By IANS
New York : Healthcare experts from India and the United States will meet here Nov 19-20 to identify common concerns and make policy recommendations for the two countries and to strengthen cooperation in the sector.
“Affordability of Health Care in India and the US: Is privatisation the problem or the solution?” will be attended by thought leaders from India and the US who will discuss issues critical to the coordination of public policy and firm-level strategies in both the countries, a statement from the organisers said Sunday.
“India’s emergence as a preferred high-quality and low-cost supplier in the global healthcare industry may help the US lower its healthcare cost, while the US may help India in developing the skills and capabilities of its workforce,” the Observer Research Foundation (ORF) statement added.
The New Delhi-based ORF and New York’s Asia Society are jointly organising the event that comes at a time when the health industry in both India and the US is undergoing an unprecedented change in this age of globalisation.
The US is expected to spend up to 20 percent of its GDP on healthcare by 2015. Yet one in four workers remain uninsured. This crisis in healthcare access also extends to the majority of the population in fast developing India.

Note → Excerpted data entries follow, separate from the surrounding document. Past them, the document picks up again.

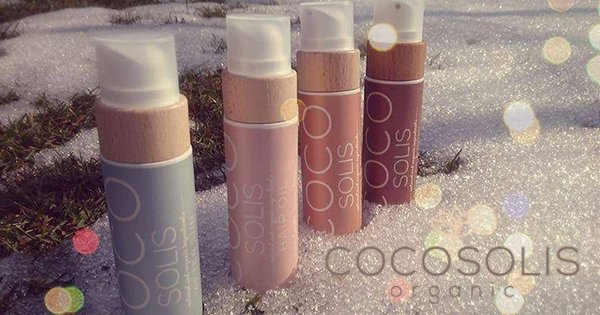 Cocosolis cashback - cumpara uleiuri natruale organice, cosmetice bio si castiga bani online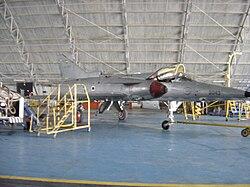 Fuerza Aérea Colombiana , Venezolana , Mexicana y China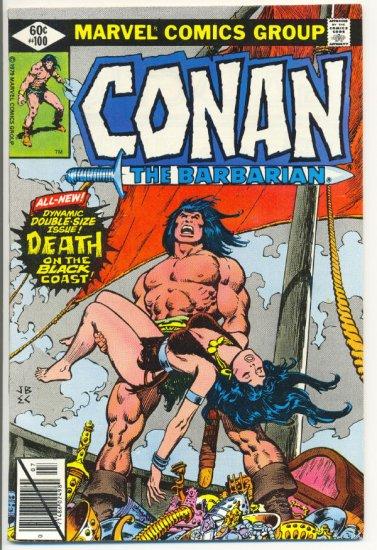 Conan The Barbarian #100 Death On The Black Coast Key Issue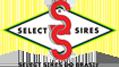 Logo Sires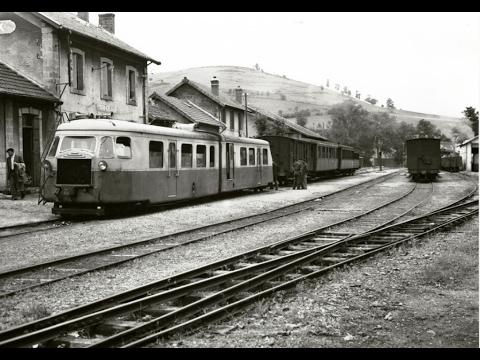 Vid os de trains 26 chemin de fer arcelormittal cana for Cabine remote fumose montagne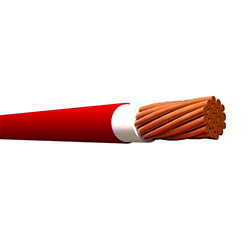 Cable Sólido THHN 10 (Rollo 10mt) Rojo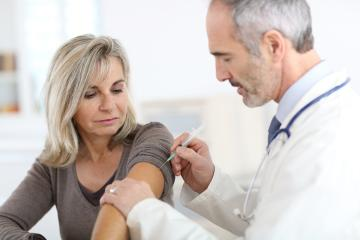 vaccines for adults over 50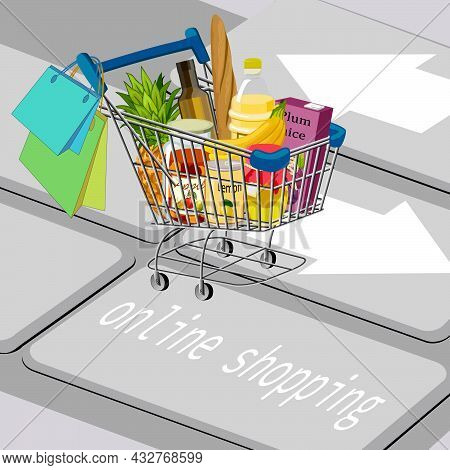 Vector Illustration Of Purchases Of Goods Via The Internet.shopping Cart With Products On A Computer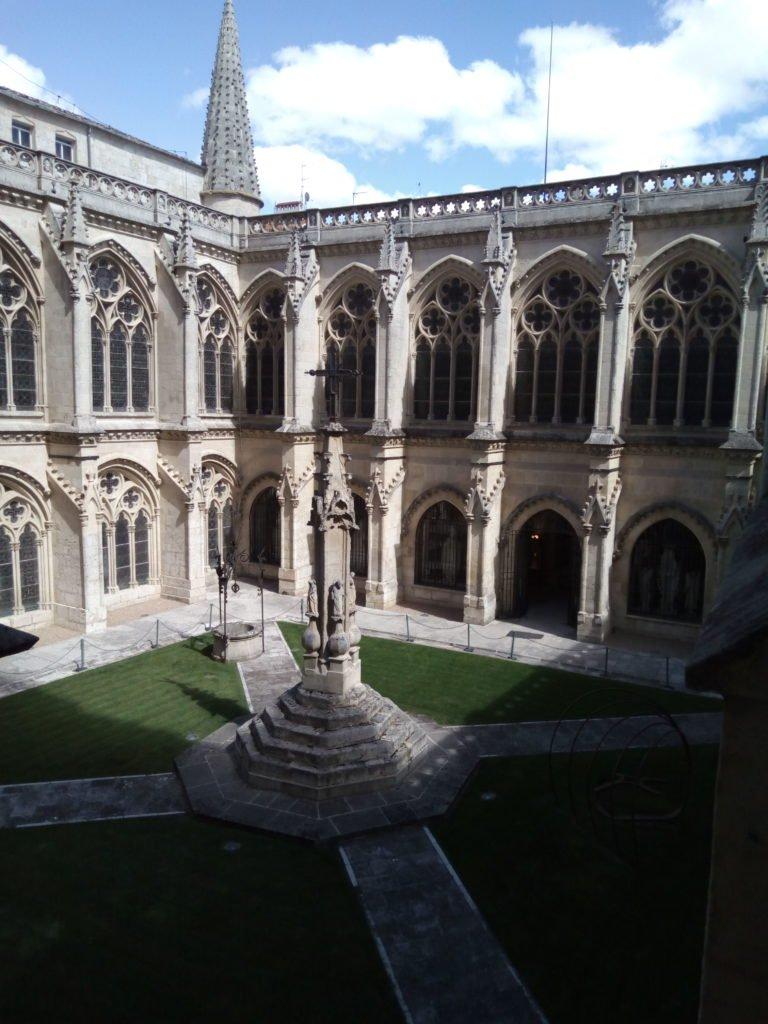 Claustro, Catedral de Burgos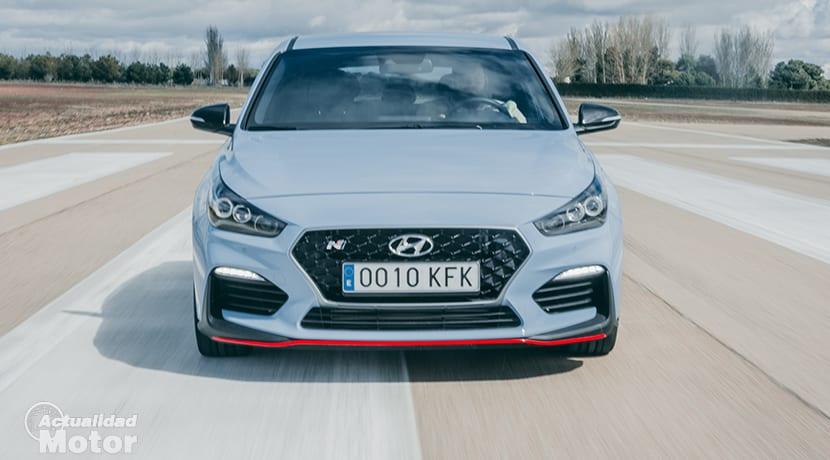 Comparativa Compactos Deportivos Hyundai i30 N dinámica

With public spending contributing a mere 20 percent of India’s total healthcare cost, up to 60 percent of individual income goes toward health-related expenses.
“Growing affluence of its middle class, increasingly susceptible to illnesses such as heart disease and diabetes, demands better quality healthcare and creates new opportunities for state-of-the-art facilities and services.
“These parallel developments underscore the increased potential for partnerships in healthcare between the US and India,” the ORF statement said.
The event will have presentations on topics such as partnering in drug discovery, generic production and marketing, biotech and regulation besides a public programme focusing on the seminar theme.
A white paper will be disseminated to policymakers of both countries after the conference.
The featured speaker is Arnold Relman, professor emeritus of medicine at the Harvard Medical School, editor-in-chief of the New England Journal of Medicine 1977-1991, and author of “A Second Opinion: Rescuing America’s Health Care” (2007).
Falguni Sen, professor at the Fordham University in the US, has conceptualised the conference.
ORF trustee and former ambassador to the US Abid Hussain and Rakesh Basant, an economist and member of the Sachar Committee on the socio-economic conditions of Muslims in India, will represent the foundation at the event.